Output the whole listing exactly, except for the pictures in it.

Supplied data »
┏━━
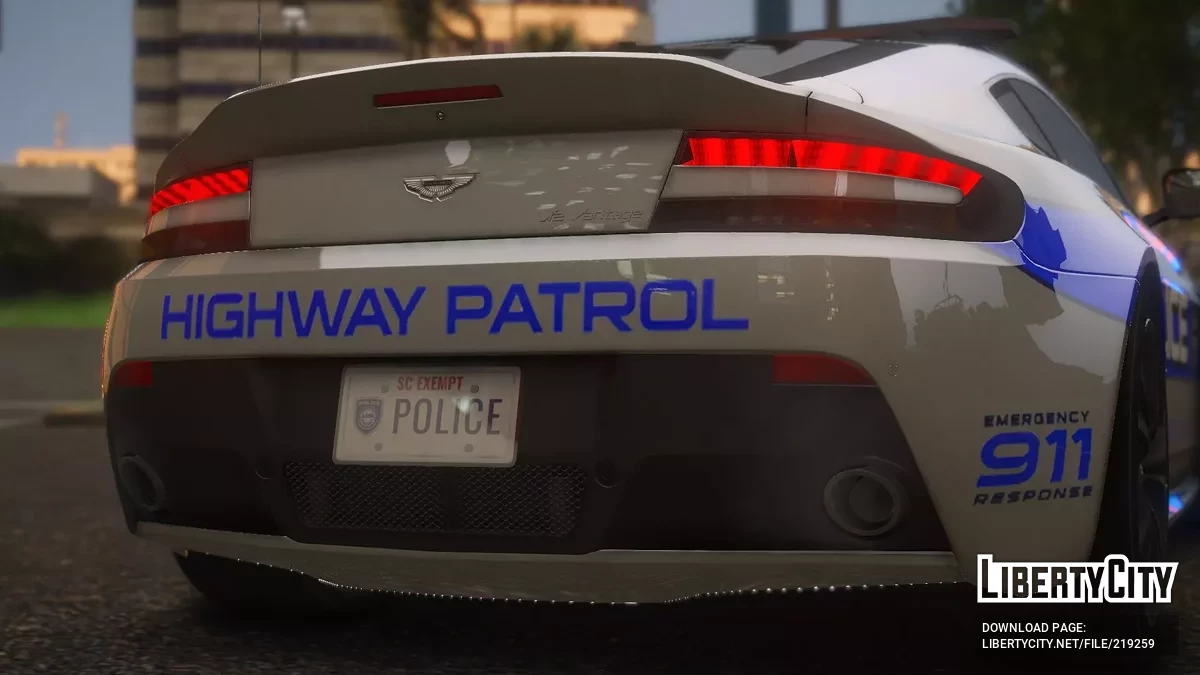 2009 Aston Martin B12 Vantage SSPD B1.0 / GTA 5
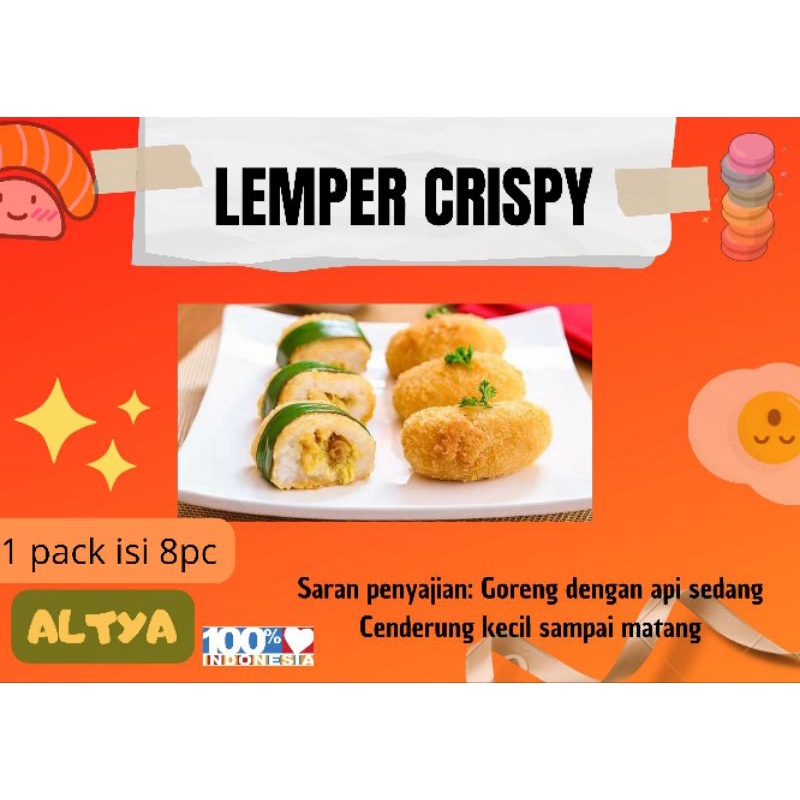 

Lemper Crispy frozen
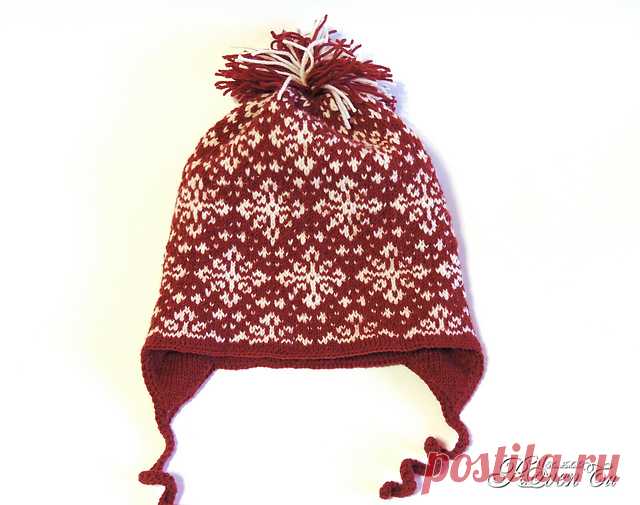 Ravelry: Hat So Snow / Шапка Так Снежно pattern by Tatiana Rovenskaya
┗━━
Task response »
 2009 Aston Martin B12 Vantage SSPD B1.0 / GTA 5

Lemper Crispy frozen
 Ravelry: Hat So Snow / Шапка Так Снежно pattern by Tatiana Rovenskaya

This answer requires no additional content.